- RECORD EXCERPTS -
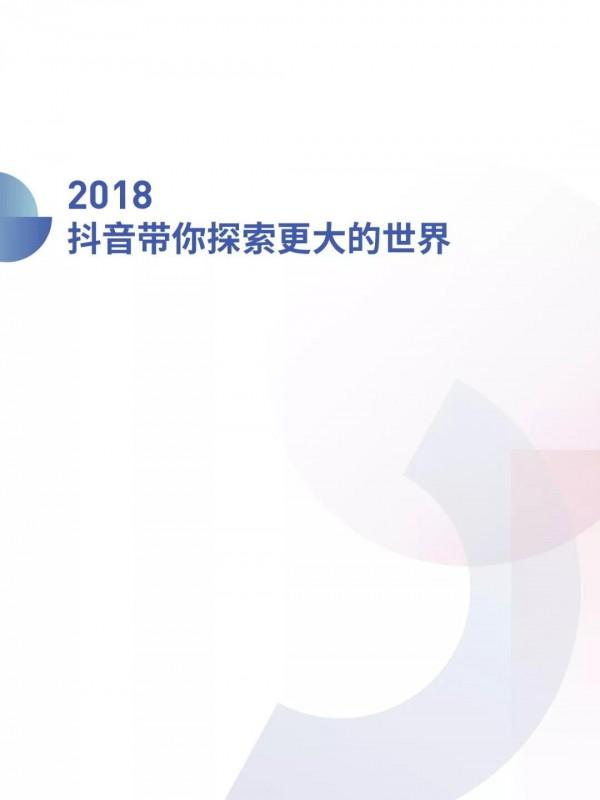 快讯|《2018抖音大数据报告》完整版,赶快收藏!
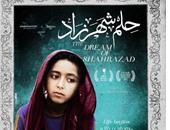 """""""حلم شهرزاد"""".. فيلم وثائقى عن الثورات العربية ومحاولات القمع"""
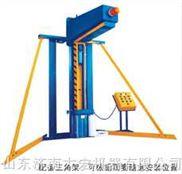 悬臂缠绕包装机-悬臂缠绕机山东厂家0531-85632656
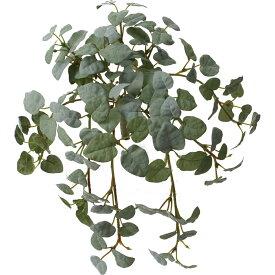 【造花】YDM/プミラハンギングブッシュ グリーンシルバー/GLDD0001-GSI【01】【取寄】 造花(アーティフィシャルフラワー) 造花葉物 ドラセナ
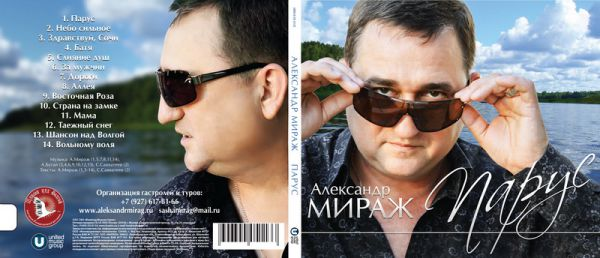 Александр Мираж Парус 2016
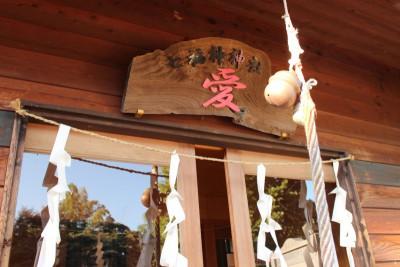image4 400x267 とろとろ~美肌の温泉に包まれました♡七沢温泉【七沢荘】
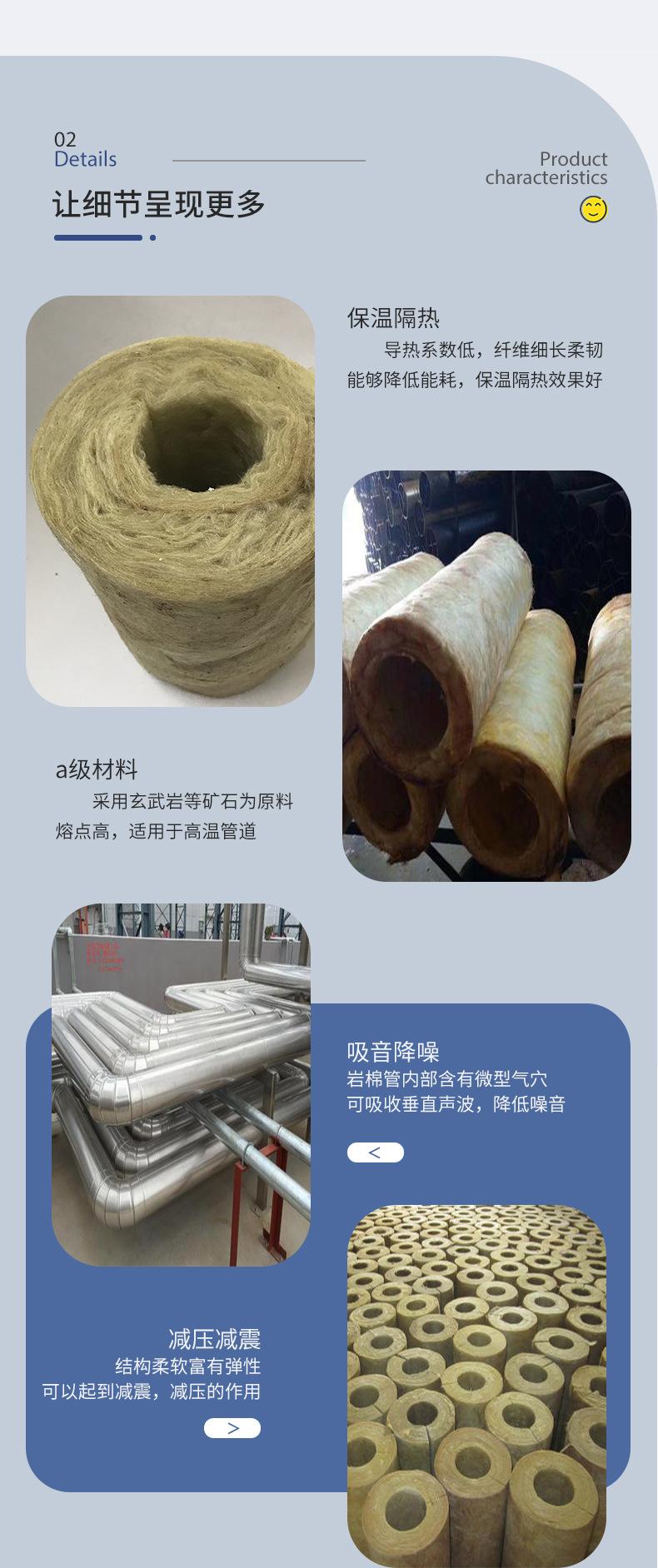 侯马岩棉管
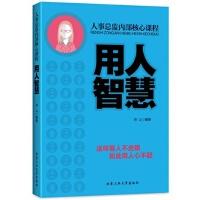 人事总监内部核心课程:用人智慧 苏山 9787563941056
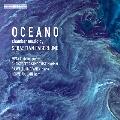 「海洋」~ファーゲルルンド: 室内楽曲集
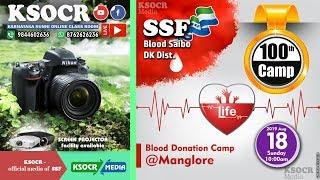 SSF BLOOD SAIBO DK DISTRICT,BLOOD DONATION CAMP- @TOWNHALL MANGLORE on 18\8\19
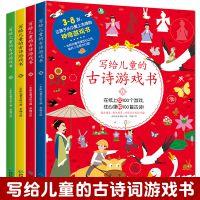 写给儿童的古诗游戏书全4册3-6-8 岁幼儿园早教书儿童古诗故事书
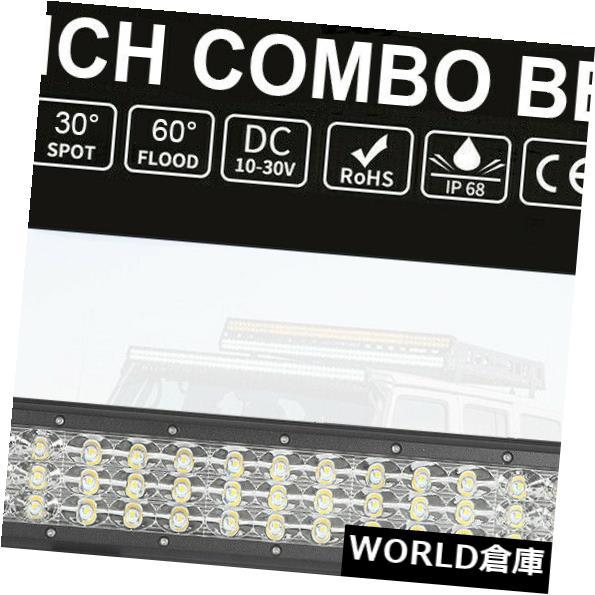 LEDライトバー 三列225W 15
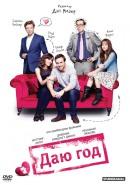 Смотреть фильм Даю год онлайн на KinoPod.ru бесплатно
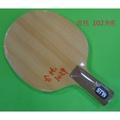 <千里達桌球網>(合托  102.9克)百年台檜製成的桌球拍,台灣神木檜木單板中國式。
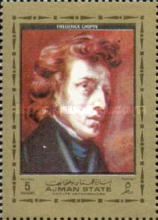 [Frederic Chopin, Polish Composer and Pianist, 1810-1849, type AYJ]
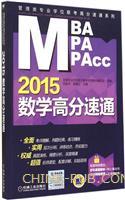 2015-MBA MPA MPAcc数学高分速通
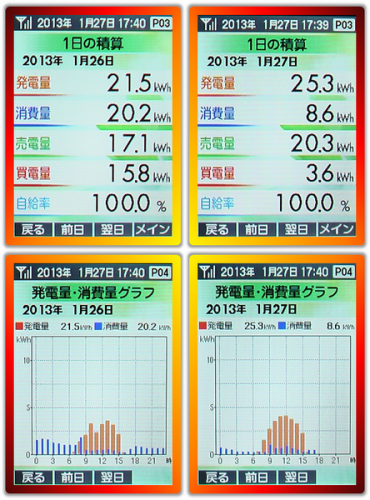 20130126_27.png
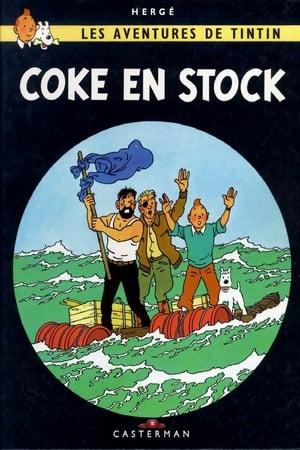Tintin - Coke en stock (1960)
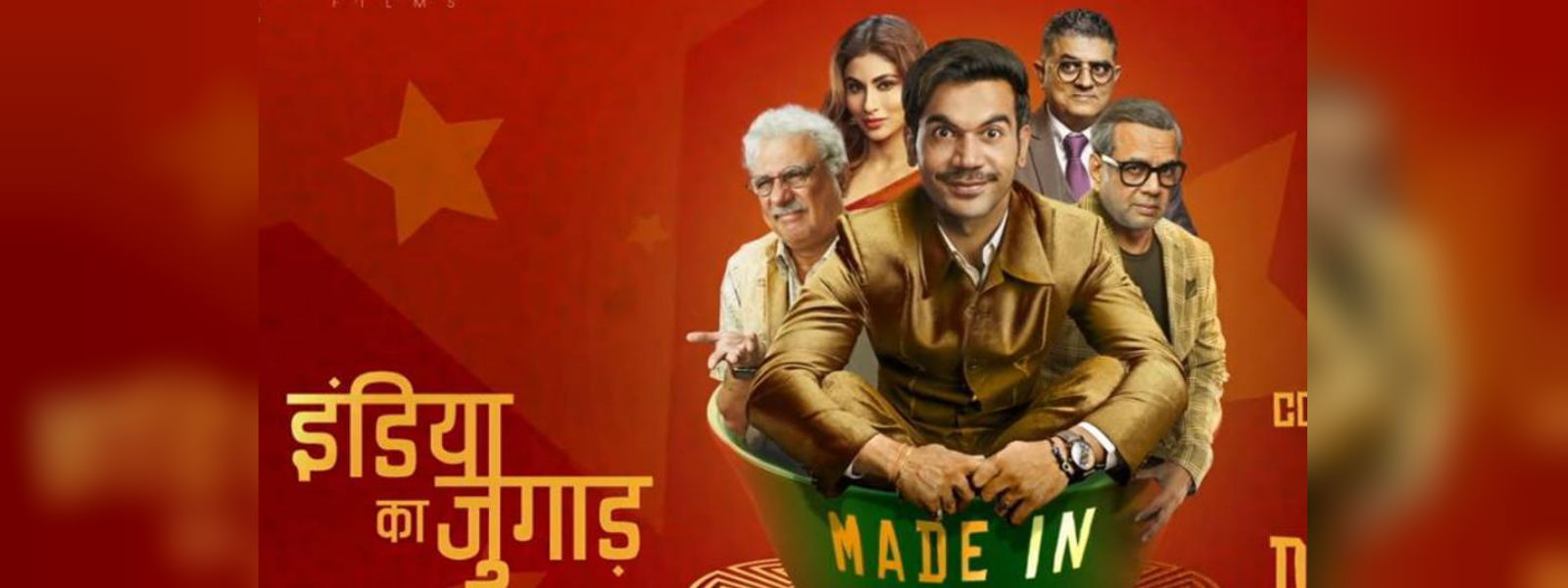 Bollywood stars promote comedy movie 'Made in China' in New Delhi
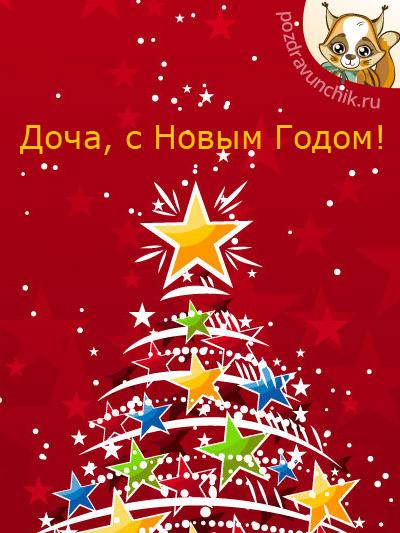 Доча, с Новым Годом!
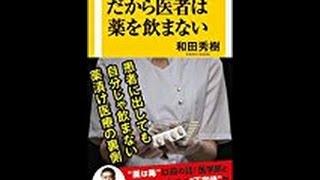 【和田 秀樹】ぶっちゃけ「だから医者は薬を飲まない」和田 秀樹 チャン...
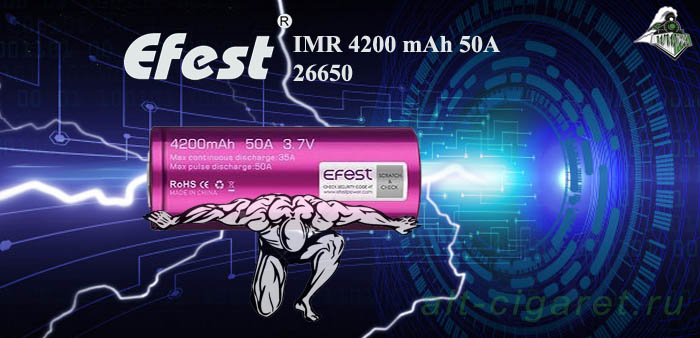 Высокотоковый аккумулятор Efest 26650, 4200mAh, 50А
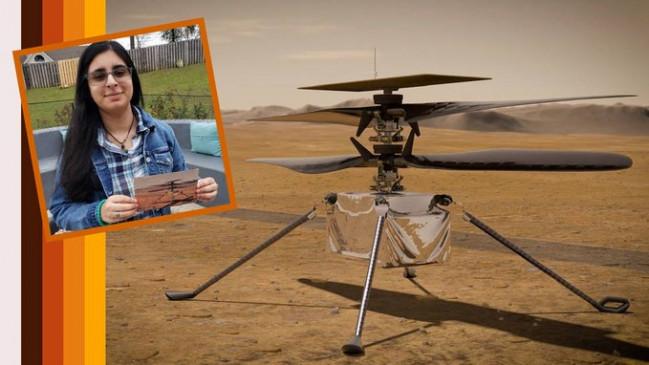 NASA: मंगल ग्रह के पहले हेलिकॉप्टर को भारतीय मूल की छात्रा ने दिया नाम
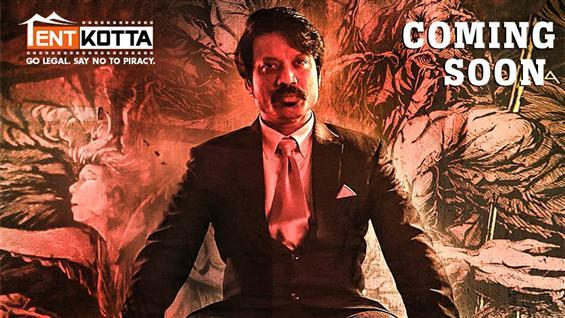 Nenjam Marappathillai's OTT Release on this date!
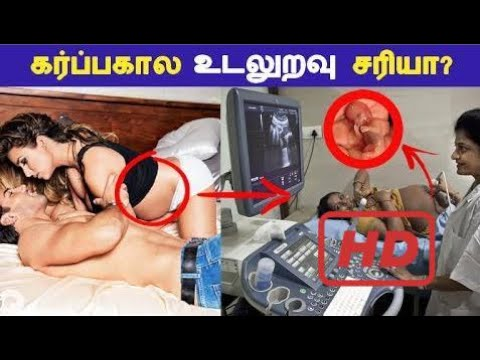Xxx Mp4 Shocking Report About Pregnancy Sex Tamil Pregnancy Tips Tamil Seithigal Latest News 3gp Sex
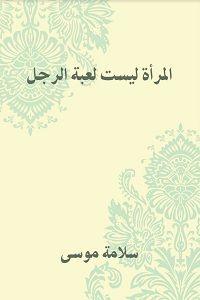 تحميل كتاب الإملاء والترقيم في الكتابة العربية pdf
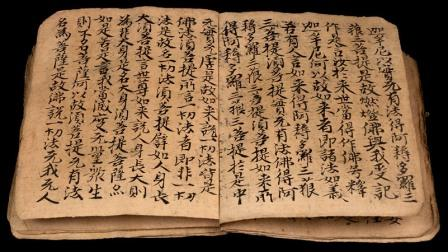 Buddhist scroll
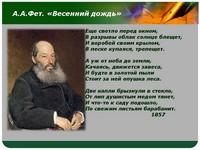 http://festival.1september.ru/articles/602967/14.jpg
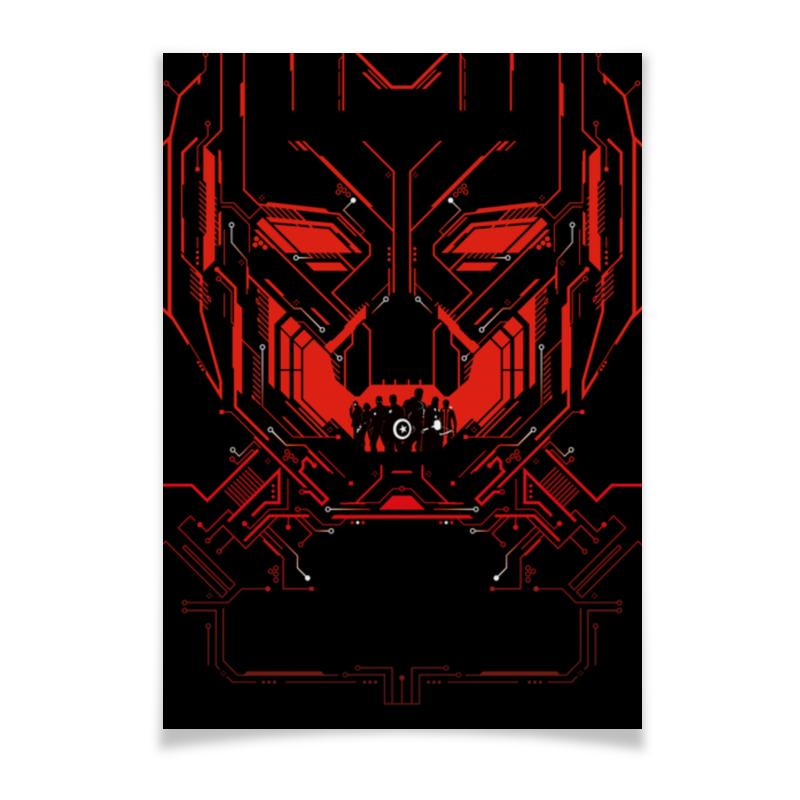 Плакат A3(29.7x42) Printio Мстители: эра альтрона плакат a3 29 7x42 printio avengers shield мстители щит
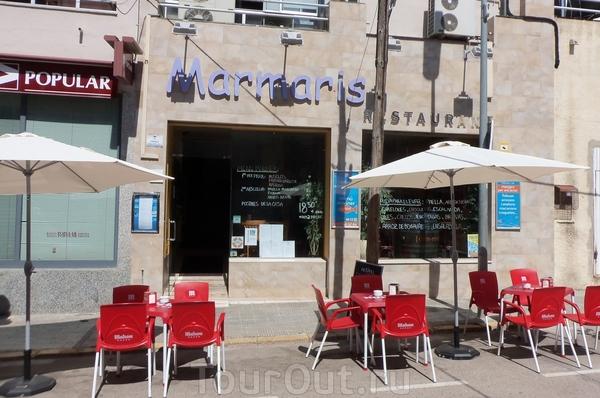 """Морской ресторан """"Мармарис"""" в Кома Руге. Очень вкусное морское меню и всё есть на русском языке. Небюджетный, однако."""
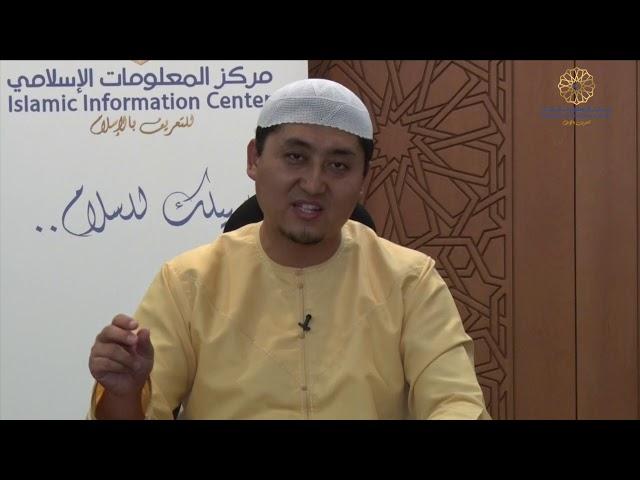 Dawah reminders - Sheikh Ishaq- Is Islam New Religion? (Chinese language )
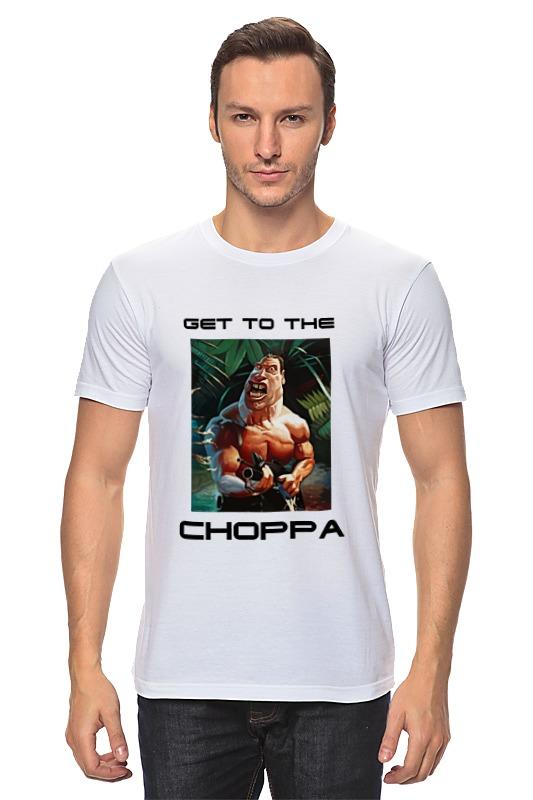 Футболка классическая Printio Get to the choppa футболка классическая printio the black keys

- TASK DIRECTIONS -
Each line above is to be duplicated exactly, and the pictures are to be omitted.

- SOLUTION BELOW -
 快讯|《2018抖音大数据报告》完整版,赶快收藏!
 """""""حلم شهرزاد"""".. فيلم وثائقى عن الثورات العربية ومحاولات القمع"""
 悬臂缠绕包装机-悬臂缠绕机山东厂家0531-85632656
 【造花】YDM/プミラハンギングブッシュ グリーンシルバー/GLDD0001-GSI【01】【取寄】 造花(アーティフィシャルフラワー) 造花葉物 ドラセナ
 Александр Мираж Парус 2016
image4 400x267 とろとろ~美肌の温泉に包まれました♡七沢温泉【七沢荘】
 侯马岩棉管
 人事总监内部核心课程:用人智慧 苏山 9787563941056
 「海洋」~ファーゲルルンド: 室内楽曲集
 SSF BLOOD SAIBO DK DISTRICT,BLOOD DONATION CAMP- @TOWNHALL MANGLORE on 18\8\19
 写给儿童的古诗游戏书全4册3-6-8 岁幼儿园早教书儿童古诗故事书
 LEDライトバー 三列225W 15
 Смотреть фильм Даю год онлайн на KinoPod.ru бесплатно
 <千里達桌球網>(合托  102.9克)百年台檜製成的桌球拍,台灣神木檜木單板中國式。
 [Frederic Chopin, Polish Composer and Pianist, 1810-1849, type AYJ]
 2015-MBA MPA MPAcc数学高分速通
 20130126_27.png
Tintin - Coke en stock (1960)
 Bollywood stars promote comedy movie 'Made in China' in New Delhi
 Доча, с Новым Годом!
 【和田 秀樹】ぶっちゃけ「だから医者は薬を飲まない」和田 秀樹 チャン...
 Высокотоковый аккумулятор Efest 26650, 4200mAh, 50А
 NASA: मंगल ग्रह के पहले हेलिकॉप्टर को भारतीय मूल की छात्रा ने दिया नाम
 Nenjam Marappathillai's OTT Release on this date!
Xxx Mp4 Shocking Report About Pregnancy Sex Tamil Pregnancy Tips Tamil Seithigal Latest News 3gp Sex
 تحميل كتاب الإملاء والترقيم في الكتابة العربية pdf
 Buddhist scroll
 http://festival.1september.ru/articles/602967/14.jpg
 Плакат A3(29.7x42) Printio Мстители: эра альтрона плакат a3 29 7x42 printio avengers shield мстители щит
 """Морской ресторан """"Мармарис"""" в Кома Руге. Очень вкусное морское меню и всё есть на русском языке. Небюджетный, однако."""
 Dawah reminders - Sheikh Ishaq- Is Islam New Religion? (Chinese language )
 Футболка классическая Printio Get to the choppa футболка классическая printio the black keys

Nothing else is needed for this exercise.